Os tucanos - sem conseguir voar e sem ter onde pousar




Muito bom o artigo de Vladimir Safatle, hoje na Folha, "O colapso do PSDB". Fala com precisão desse bando de tucanos em voo cego pelo Brasil em busca de re-pouso. Mas está difícil, foram reprovados e nesse novo Brasil não há mais clima para suas rasantes - não conseguem nem mesmo um "voo fênix".

O colapso do PSDB
Vladimir Safatle
O caráter errático da campanha é o último capítulo da dissolução ideológica do partido

Há algo de melancólico na trajetória do PSDB. Talvez aqueles que, como eu, votaram no partido em seu início, lembrem do momento em que a então deputada conservadora Sandra Cavalcanti teve seu pedido de filiação negado. Motivo: divergência ideológica.
De fato, o PSDB nasceu, entre outras coisas, de uma tentativa de clarificação ideológica de uma parcela de históricos do MDB mais afeitos às temáticas da socialdemocracia européia.
Basta lembrarmos dos votos e discussões de um de seus líderes, Mario Covas, na constituinte. Boa parte deles iam na direção do fortalecimento dos sindicatos e da capacidade gerencial do Estado. Uma perspectiva contra a qual seu próprio partido voltou-se anos depois.
A história do PSDB parece ser a história do paulatino distanciamento desse impulso inicial. Ao chegarem ao poder federal, os partidos socialdemocratas que lhe serviram de modelo (como os trabalhistas ingleses e o SPD alemão) haviam começado um processo irreversível de desmonte das conquistas sociais que eles mesmos realizaram décadas atrás. Um desmonte que foi acompanhado pela absorção de suas agendas políticas por temáticas vindas da direita, como a segurança, a imigração, a diminuição da capacidade de intervenção do estado, entre outros.
Este movimento foi reproduzido pelo governo de Fernando Henrique Cardoso.
Assim, víamos uma geração de políticos que citavam, de dia, Marx, Gramsci, Celso Furtado e, à noite, procuravam levar a cabo o "desmonte do estado getulista", "a quebra da sanha corporativa dos sindicatos", ou "a defesa do Estado de direito contra os terroristas do MST".
O resultado não foi muito diferente do que ocorreu com os partidos socialdemocratas europeus. Fracassos eleitorais se avolumaram, resultantes, principalmente, de uma esquizofrenia que os faziam ir cada vez mais à direita e, vez por outra, sentir nostalgia de traços ainda não totalmente extirpados de discursos classicamente socialdemocratas.
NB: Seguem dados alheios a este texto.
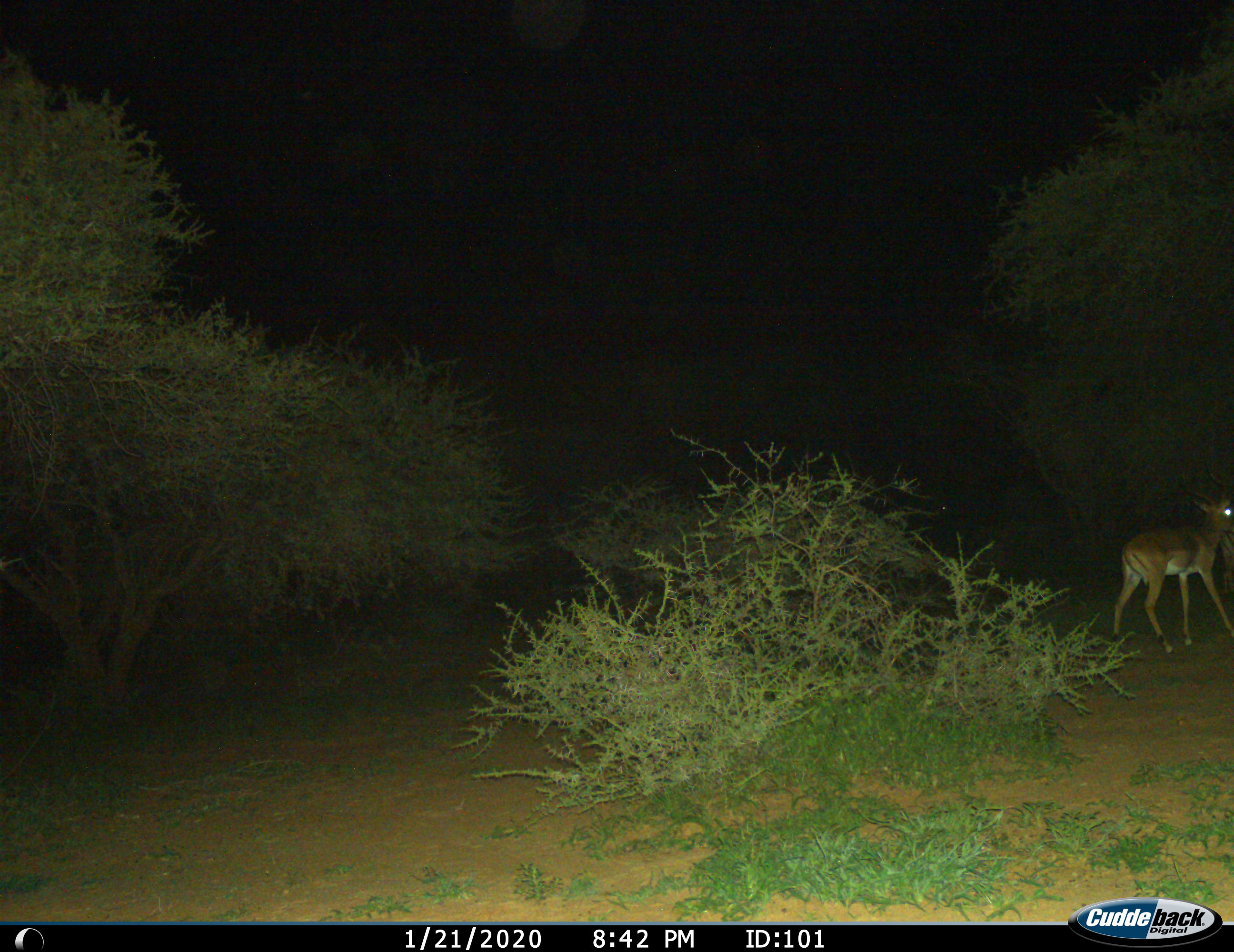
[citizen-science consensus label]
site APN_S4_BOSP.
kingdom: Animalia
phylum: Chordata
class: Mammalia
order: Artiodactyla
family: Bovidae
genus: Aepyceros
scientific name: Aepyceros melampus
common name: impala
Impala (Aepyceros melampus), count 1. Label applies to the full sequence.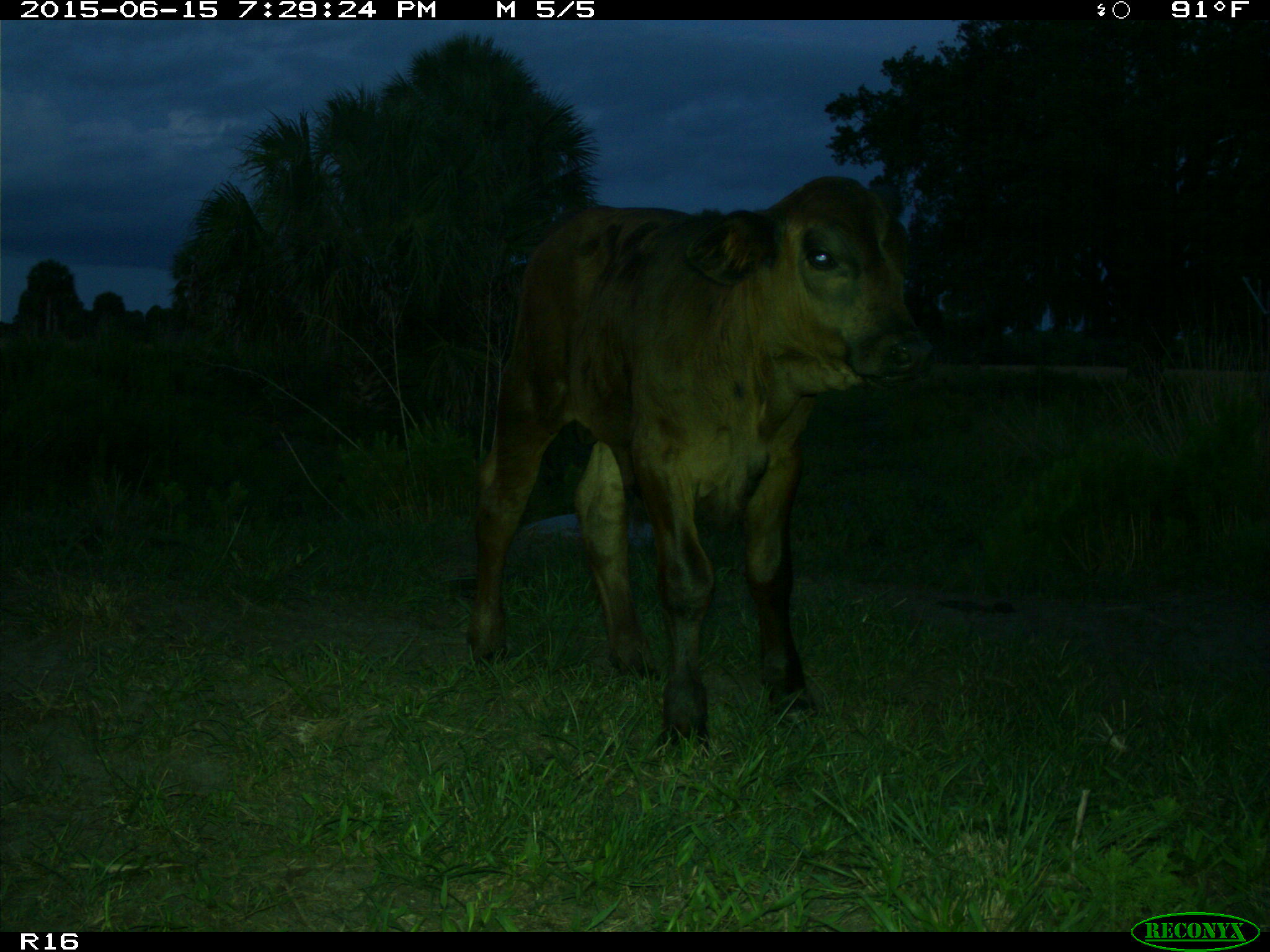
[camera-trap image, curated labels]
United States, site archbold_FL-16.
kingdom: Animalia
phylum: Chordata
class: Mammalia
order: Artiodactyla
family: Bovidae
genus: Bos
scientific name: Bos taurus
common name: domestic cow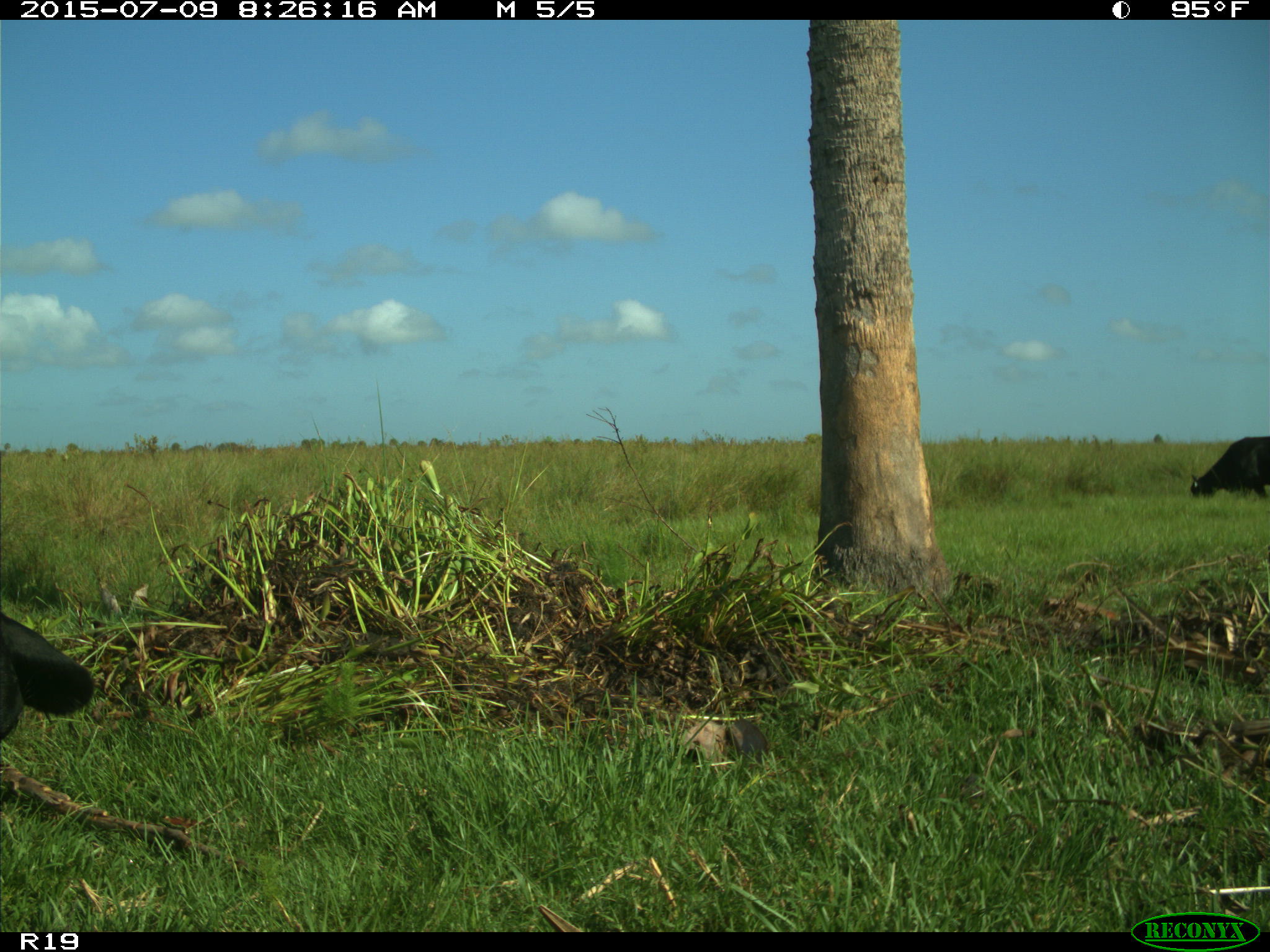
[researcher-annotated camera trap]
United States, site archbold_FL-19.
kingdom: Animalia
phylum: Chordata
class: Mammalia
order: Artiodactyla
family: Bovidae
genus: Bos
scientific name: Bos taurus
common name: domestic cow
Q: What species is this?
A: Bos taurus (domestic cow).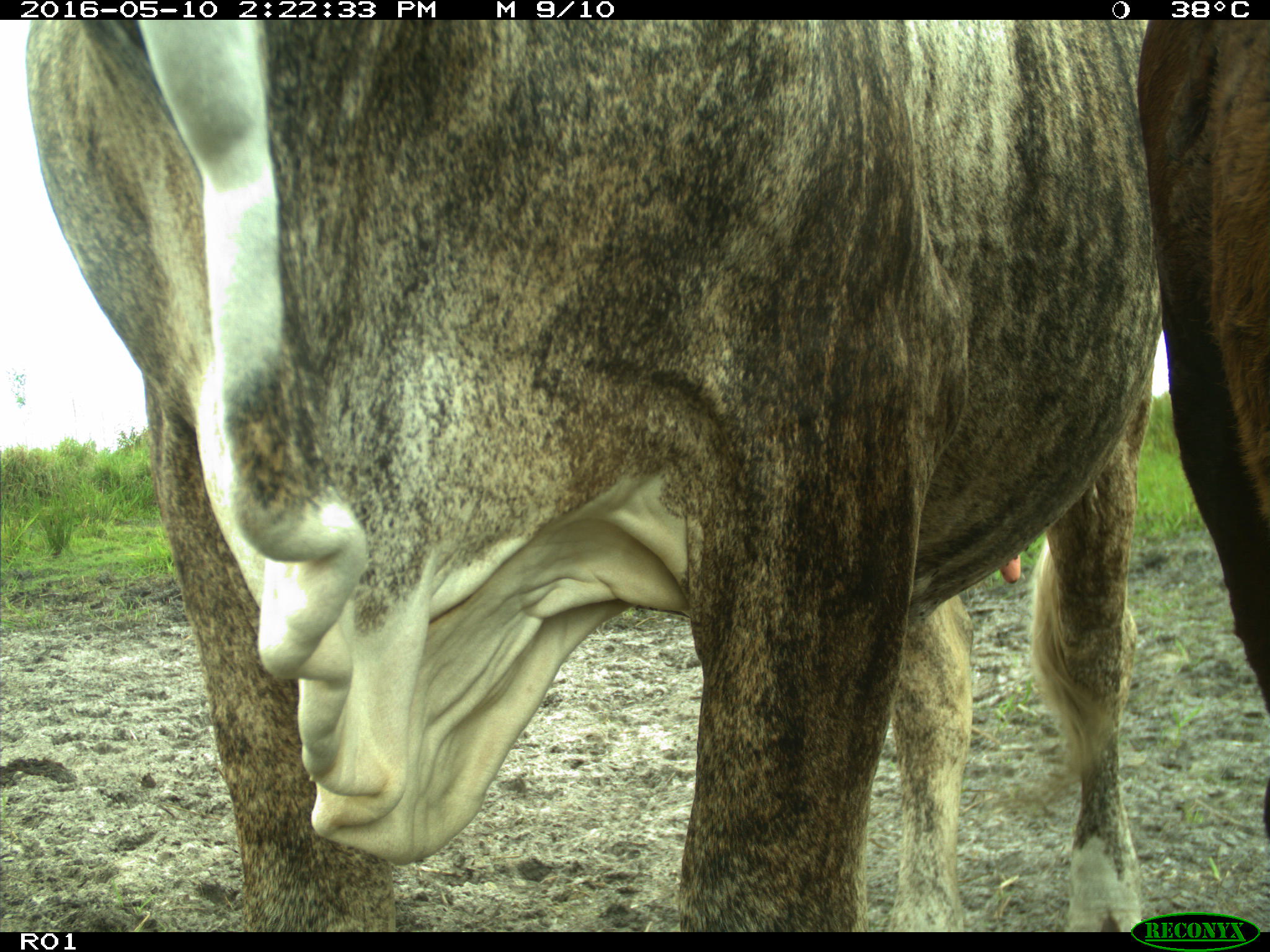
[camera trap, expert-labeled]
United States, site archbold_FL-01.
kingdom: Animalia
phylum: Chordata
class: Mammalia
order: Artiodactyla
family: Bovidae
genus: Bos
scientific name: Bos taurus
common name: domestic cow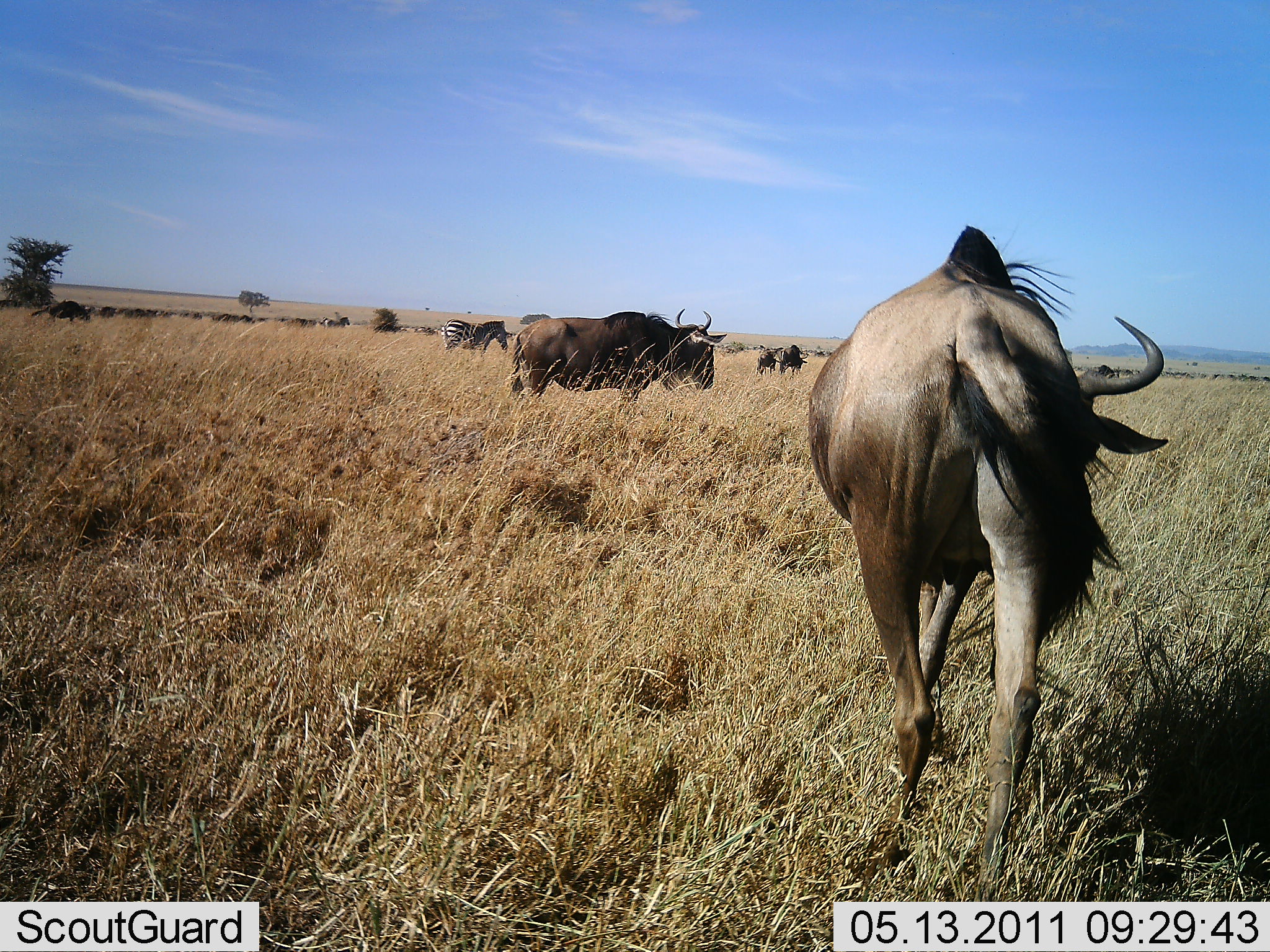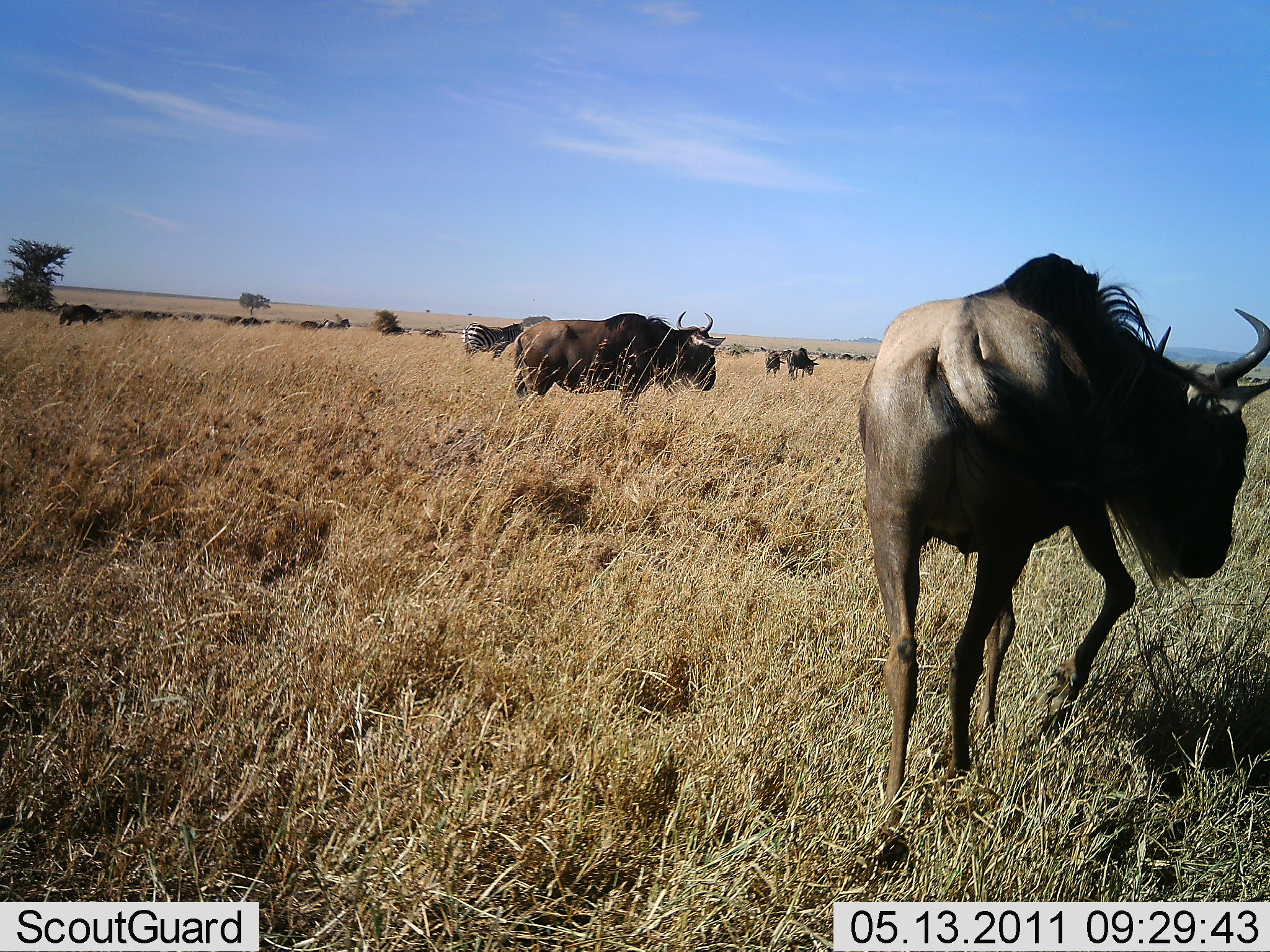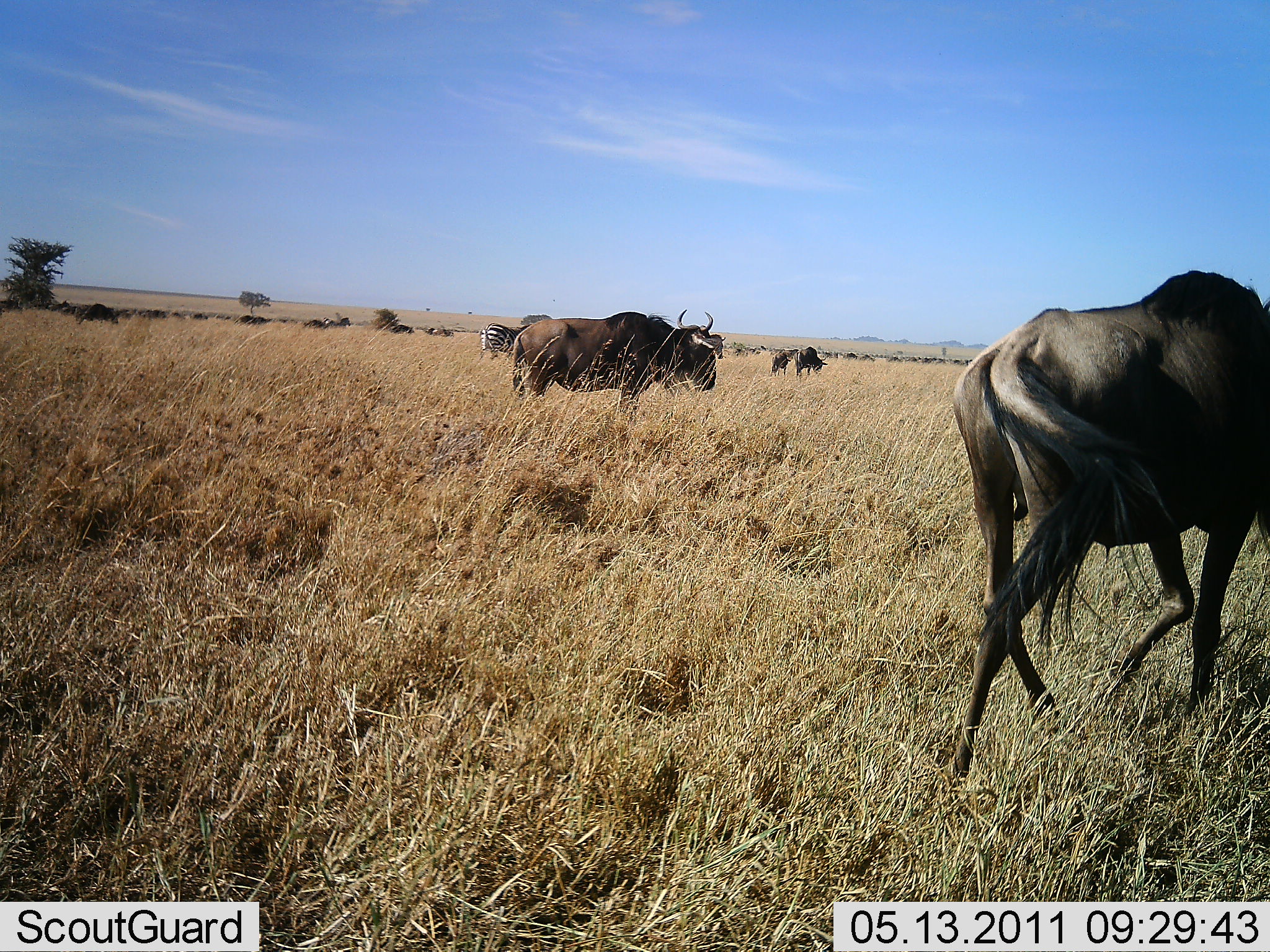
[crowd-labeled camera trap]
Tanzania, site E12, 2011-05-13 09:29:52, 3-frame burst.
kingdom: Animalia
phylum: Chordata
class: Mammalia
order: Artiodactyla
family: Bovidae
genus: Connochaetes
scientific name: Connochaetes taurinus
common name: blue wildebeest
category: wildebeest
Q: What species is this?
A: Wildebeest (blue wildebeest) (Connochaetes taurinus).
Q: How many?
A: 11-50.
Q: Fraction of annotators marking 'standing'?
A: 50%.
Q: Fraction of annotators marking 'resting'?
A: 0%.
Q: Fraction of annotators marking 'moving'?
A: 95%.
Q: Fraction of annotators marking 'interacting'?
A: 0%.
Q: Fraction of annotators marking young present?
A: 0%.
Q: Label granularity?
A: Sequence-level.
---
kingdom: Animalia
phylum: Chordata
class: Mammalia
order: Perissodactyla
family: Equidae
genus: Equus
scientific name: Equus quagga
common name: plains zebra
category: zebra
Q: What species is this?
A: Zebra (plains zebra) (Equus quagga).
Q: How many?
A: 1.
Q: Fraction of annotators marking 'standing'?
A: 36%.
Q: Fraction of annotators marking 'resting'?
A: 0%.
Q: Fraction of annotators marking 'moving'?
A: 64%.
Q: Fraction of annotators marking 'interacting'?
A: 0%.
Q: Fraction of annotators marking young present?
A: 0%.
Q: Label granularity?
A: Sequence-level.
No caso alemão, o SPD acabou prensado entre uma direita clara (CDU, FDP) e uma esquerda renovada (Die Linke).
No caso brasileiro, esta eleição demonstra tal lógica elevada ao paroxismo. Assistimos agora ao candidato do PSDB ensaiar, cada vez mais, um figurino de Carlos Lacerda bandeirante; com seu discurso pautado pela denúncia do aumento galopante da insegurança, do narcotráfico, do angelismo do governo com o terrorismo internacional das Farcs e, agora, o risco surreal de "chavismo" contra nossa democracia. Um figurino que não deixa de dar lugar, vez por outra, a uma defesa de que é de esquerda, de que recebeu palavras carinhosas de Leonel Brizola, de que vê em Lula alguém "acima do bem e do mal" etc.
Nesse sentido, o caráter errático de sua campanha não é apenas um traço de seu caráter ou um problema de cálculo de marketing.
Trata-se do capítulo final da dissolução ideológica de uma sigla que só teria alguma chance se tivesse ensaiado algo que o PS francês tenta hoje: reorientação programática a partir de um discurso mais voltado à esquerda e (algo que nunca um tucano terá a coragem de fazer) autocrítica em relação a erros do passado.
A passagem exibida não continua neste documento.